● Quoted passage:
*** Begin section ***

Visa Quest – Part 2 (Expat Health Insurance)

We made a day trip to Washington, DC last week to apply for our visas at the French Embassy. We flew from Buffalo into a lovely sunrise…and into BWI in less than an hour.

We both got long-stay visas, but only for 5 months, rather than the year we had requested.  The glitch was that the health insurance we had purchased was only effective through February 2017 and the requirement is that you present acceptable health insurance that is in effect for the entire duration of your visa.

We’re looking at this as a speed bump and not a road block.  We were already planning to come back to the US for a visit in late February anyway.  And, after that, there are plenty of places that we can go, including France, using the automatic 90 day visa that US passport holders get in most European countries.

In the interest of helping others to do this more smoothly, I will say that I knew this requirement but that I had great difficulty finding affordable health insurance that met the visa requirements AND that lasted more than 6 months.  However, at the Embassy I picked up a clearer description of the health insurance requirement (why can’t they put this on their website?!) and have now found two companies that offer longer term policies that don’t break the bank.  They are TravelSafe/Seven Corners and IMG (International Medical Group).  When we reapply, we’ll be better prepared.

One additional thought about health insurance.  We intend to keep both our Medicare and Medigap policies here in the US.  We’re both ridiculously healthy and don’t really intend to seek health care overseas.  The only provision of the required expat insurance that we see as useful is that it pays for evacuation to  your home country if you are really ill. That would put us back here with our US coverage if necessary.

*** End section ***

● Work order 1: List every place name (city, airport, or country) that the post on expat health insurance mentions, each once.
● Work order 2: From the post on expat health insurance, reproduce the stretch from "Visa Quest –" through "most European countries.".

● Dataset records:

*** Begin section ***

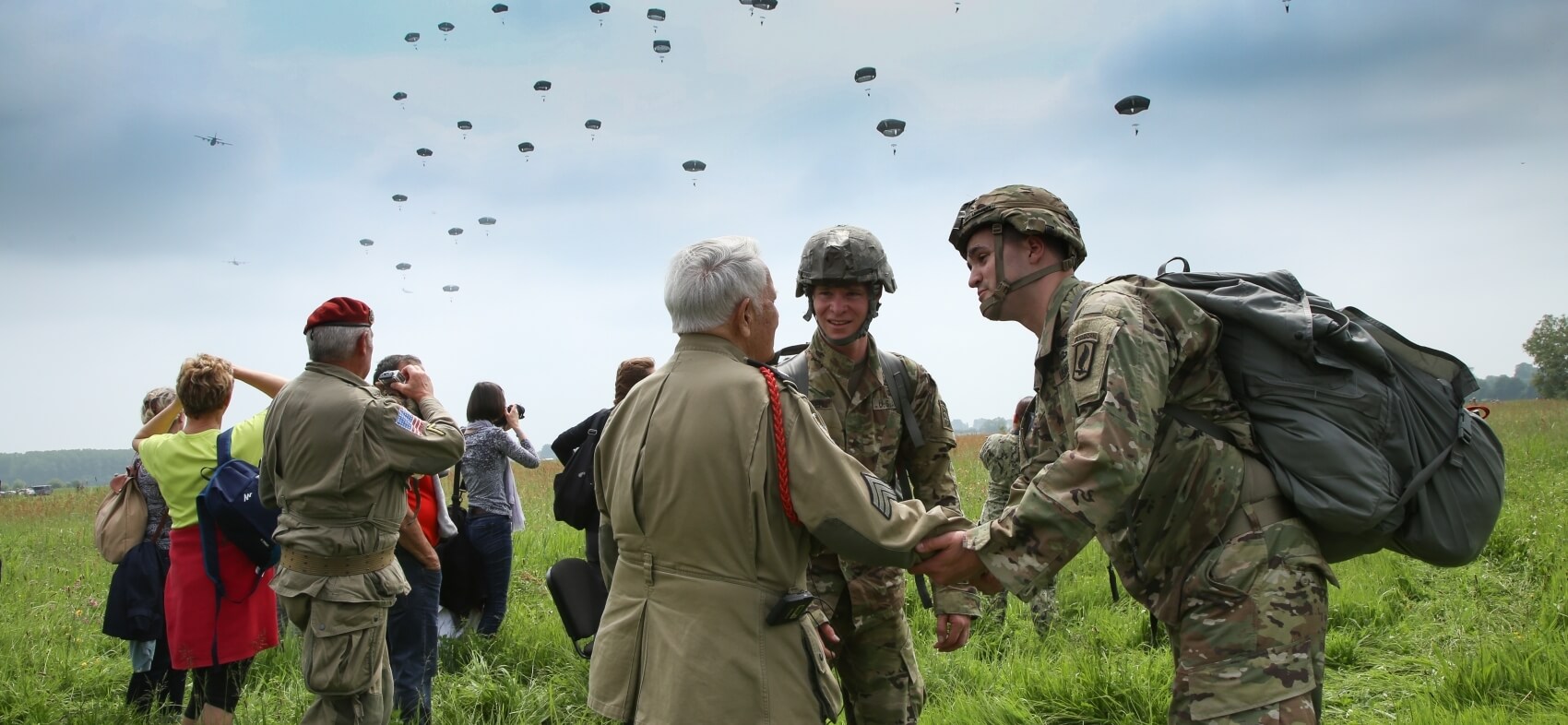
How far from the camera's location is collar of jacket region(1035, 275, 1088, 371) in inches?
114

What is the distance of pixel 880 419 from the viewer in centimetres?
380

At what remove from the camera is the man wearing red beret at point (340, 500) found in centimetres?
403

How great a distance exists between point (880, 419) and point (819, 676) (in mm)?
1517

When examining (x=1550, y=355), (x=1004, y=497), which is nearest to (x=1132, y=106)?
Answer: (x=1004, y=497)

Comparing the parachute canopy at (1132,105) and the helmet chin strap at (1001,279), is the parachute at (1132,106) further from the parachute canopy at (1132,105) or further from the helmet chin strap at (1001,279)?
the helmet chin strap at (1001,279)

*** End section ***

● Exercise response 1: Washington, DC; Buffalo; BWI; France; US

● Exercise response 2:
Visa Quest – Part 2 (Expat Health Insurance)

We made a day trip to Washington, DC last week to apply for our visas at the French Embassy. We flew from Buffalo into a lovely sunrise…and into BWI in less than an hour.

We both got long-stay visas, but only for 5 months, rather than the year we had requested.  The glitch was that the health insurance we had purchased was only effective through February 2017 and the requirement is that you present acceptable health insurance that is in effect for the entire duration of your visa.

We’re looking at this as a speed bump and not a road block.  We were already planning to come back to the US for a visit in late February anyway.  And, after that, there are plenty of places that we can go, including France, using the automatic 90 day visa that US passport holders get in most European countries.